**Excerpt**
+++

The embodiments of the invention in which an exclusive property or privilege is claimed are defined as follows:

1. Apparatus for developing and fixing film having a substrate and a previously exposed light sensitive emulsion carried thereon, the emulsion being of the type that is developed by heating it to its developing tempera-ture, the apparatus comprising: a film developing station including opposing, spaced-apart first and second film guide means forming a path for the film past the developing station, the spacing between the film guide means being greater than the thickness of the film, the first film guide means facing the emulsion; means for flowing pressurized gas in contact with the first film guide means into a space between the first film guide means and the emulsion; means for heating the first film guide means to thereby heat the gas between the first film guide means and the emulsion to at least the developing temperature; a fixing station downstream of the developing station for fixing the develop-ed emulsion; and transport means for moving the film in a downstream direction between the film guide means past the developing station and thereafter past the fixing station;
whereby the pressurized air forms an air bearing for the emulsion of the film as it moves past the film guide means and simultaneously therewith heat develops the emulsion without physically damaging it.

2. Apparatus according to claim 1 wherein the pressurized gas flowing means comprises a gas passageway through the first film guide means and orifice means in fluid communication with the passageway for discharging pressurized gas into the space between the film emulsion and the first film guide means.

3. Apparatus according to claim 2 wherein the orifice means comprises a multiplicity of orifices.

4. Apparatus according to claim 3 wherein the film guide means comprises plate means, and wherein heating means comprises means for heating the plate means, whereby the heated plate means heats the pressurized gas before its discharge from the orifice means.

+++

**Problem A**
From the film-developing patent claims, extract the passage between "2. Apparatus according" and "multiplicity of orifices.", inclusive.
**Problem B**
According to the film-developing patent claims, what does the pressurized air form for the emulsion as the film moves past the film guide means?
**Problem C**
Summarize the film-developing patent claims in two sentences.
The lines that appear after this point were drawn from a separate source.

**Provided data**

+++

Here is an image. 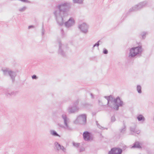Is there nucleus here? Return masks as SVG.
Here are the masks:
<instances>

+++

**Finished answer A**
2. Apparatus according to claim 1 wherein the pressurized gas flowing means comprises a gas passageway through the first film guide means and orifice means in fluid communication with the passageway for discharging pressurized gas into the space between the film emulsion and the first film guide means.

3. Apparatus according to claim 2 wherein the orifice means comprises a multiplicity of orifices.

**Finished answer B**
An air bearing.

**Finished answer C**
The claims define an apparatus with a developing station, where pressurized gas flows between a heated first film guide and a previously exposed emulsion to heat the gas to at least the developing temperature, and a downstream fixing station, with transport means moving the film past both. The gas forms an air bearing so the emulsion is heat developed without physical damage, and the dependent claims add a gas passageway with a multiplicity of orifices and heated plate means that warm the gas before it is discharged.